There are also conjugated forms of Linolenic Acid, which has three carbon double bonds. The acronym for Conjugated Linolenic Acid is CLnA. Shown below is Rumelenic Acid (RLnA) which has 3 double bonds, one of which is a trans bond. Research is really just getting started.
Another alternative to obtain low trans isomer levels in edible oils is interesterification. In this process, the fatty acid chains of two different oils are redistributed, starting a fully hydrogenated fat and a normal vegetable oil. As a result of lobbying and political wisdom, these interesterified fatty acids do not have to be reported on food labels as trans fats. The possible health issues from consuming these fats is still unclear.
One should consider that in the wide world of fats, many trans fats are among the most medicinal molecules on the planet. Many of the ingredients in age old medicines and cures are complicated cyclic trans fats. Cyclic fatty acids are the fatty acids we normally consider with varying molecular rings and/or chains attached to them.
In the body, many trans fats are just a stepping stone to other normal functional and necessary molecules. It has long been known about bacteria converting fats to trans fats in ruminant animals, such as cows. Once considered a problem, information is now pointing to some of these bacterial conversions as being ultimately beneficial. For example, some of the Conjugated Linoleic Acids (CLA’s) have been revealed to be effective in controlling many diseases and cancers. Other CLA’s are definitely bad news. The same is proving to be true about CLnA’s, or Conjugated Linolenic Acid.
It would seem a rather broad but accurate statement that basically trans fats in and of themselves do not represent a threat. Naturally produced trans fats are mostly beneficial. In general, it is the trans fats that are created by industry and those created through high temperature cooking that clearly are hazardous to your health.
Be aware that trans fats sneak into a diet. If a food contains less than .5 grams trans fat per serving, current label regulations dictate that trans fats need not be reported. Of course, the tactic is to reduce the serving size until the trans fats disappear, off the label at least.
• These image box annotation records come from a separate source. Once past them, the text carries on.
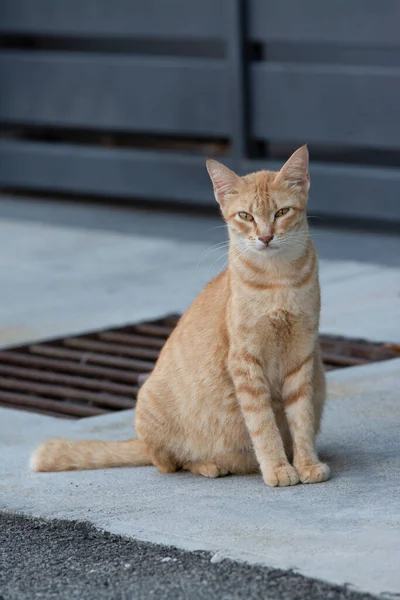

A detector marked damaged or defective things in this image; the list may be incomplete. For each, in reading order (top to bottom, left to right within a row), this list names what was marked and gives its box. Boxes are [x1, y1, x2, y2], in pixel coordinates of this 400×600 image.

rusty drain grate [0, 316, 400, 420]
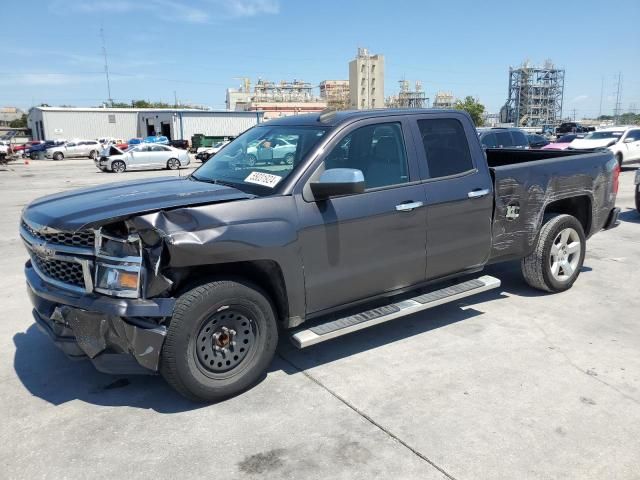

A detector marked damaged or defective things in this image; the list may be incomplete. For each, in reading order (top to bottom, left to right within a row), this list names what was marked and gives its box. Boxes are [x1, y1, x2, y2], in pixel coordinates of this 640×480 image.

crumpled hood [25, 176, 255, 231]
damaged gray pickup truck [21, 109, 620, 402]
crack in pavement [278, 352, 458, 480]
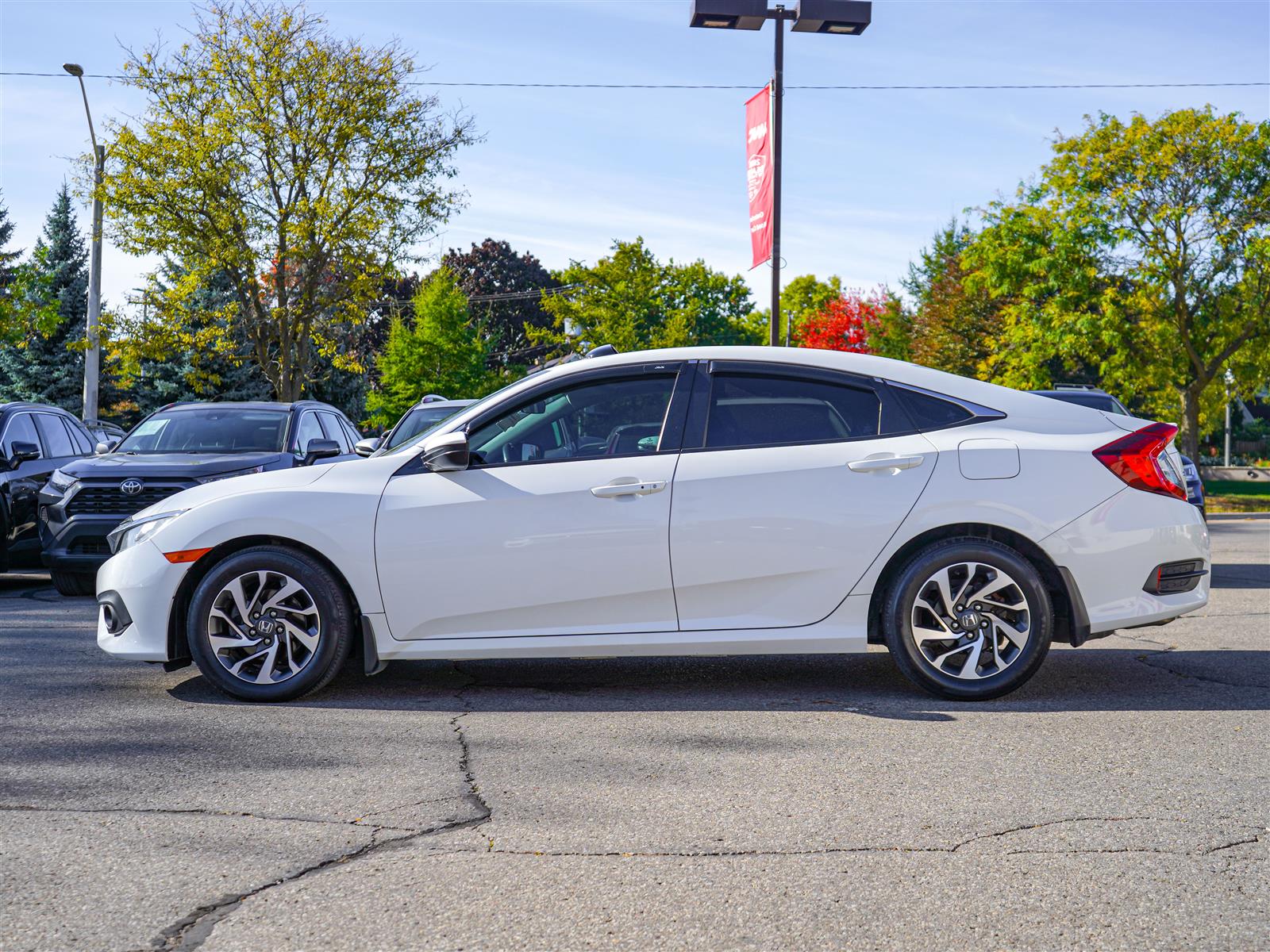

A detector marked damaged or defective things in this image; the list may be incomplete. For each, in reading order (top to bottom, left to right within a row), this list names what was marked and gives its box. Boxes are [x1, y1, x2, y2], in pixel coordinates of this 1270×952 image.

cracked asphalt [0, 520, 1264, 952]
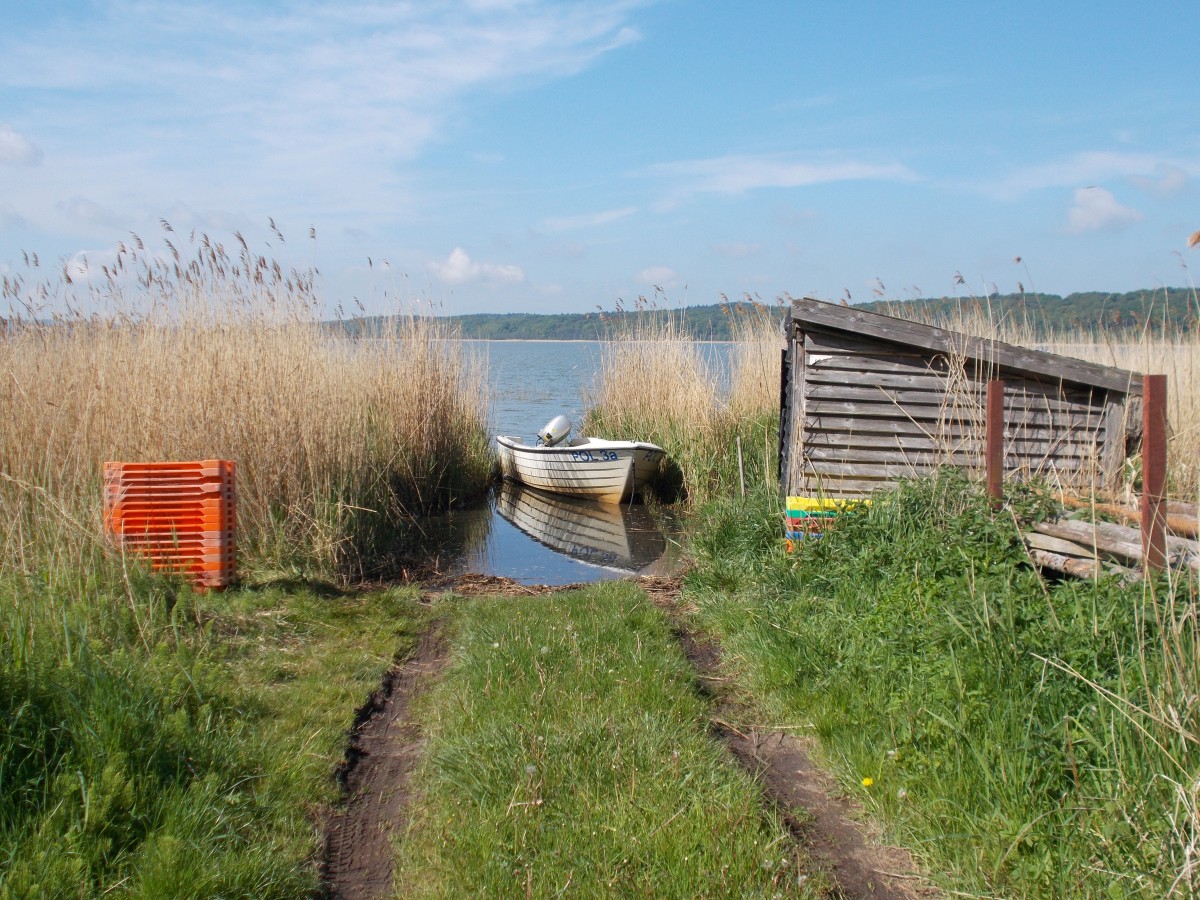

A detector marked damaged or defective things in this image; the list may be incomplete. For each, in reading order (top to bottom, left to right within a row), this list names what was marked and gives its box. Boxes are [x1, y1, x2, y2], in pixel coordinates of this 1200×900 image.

rusty metal pole [984, 378, 1004, 506]
rusty metal pole [1136, 376, 1168, 572]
If the list of ingredients includes “shortening”, that is also code for trans fat.
The trans fatty acids listed are just a fraction of the actual isomers. There are 20 different isomers of C18:1, 8 of which are trans fats. There are 19 different isomers of C18:2, 11 of which are trans fats. There are 19 different isomers of C18:3, 13 of which are trans fats. Many are rare, some are synthetic. About half are actually found in any food. Listed here are the trans fatty acids most commonly found in food, both of natural and industrial origins. Any and all branched chain fatty acids and cyclic fatty acids present in foods from natural, industrial or cooking processes are not included in this discussion.
Just a note about molecular diagrams. Shown is an simplistic, two dimensional version that is just meant to demonstrate bond locations. Four sorts of three dimensional diagrams are used: Ball and Stick, Stick, van der Waals and Wireframe. Each is used to demonstrate different aspects of functionality of a molecule. Ball and Stick diagrams come in two flavors. The first simpler version shows bond location and the kinks from cis bonds versus trans bonds. It is useful and easy to view, but does not demonstrate an actual depiction of a molecule. The second Ball and Stick shows the actual molecular shape in 3D, which is very informative, but hard to view, especially with a complicated molecule such as a triglyceride or a cyclic fatty acid.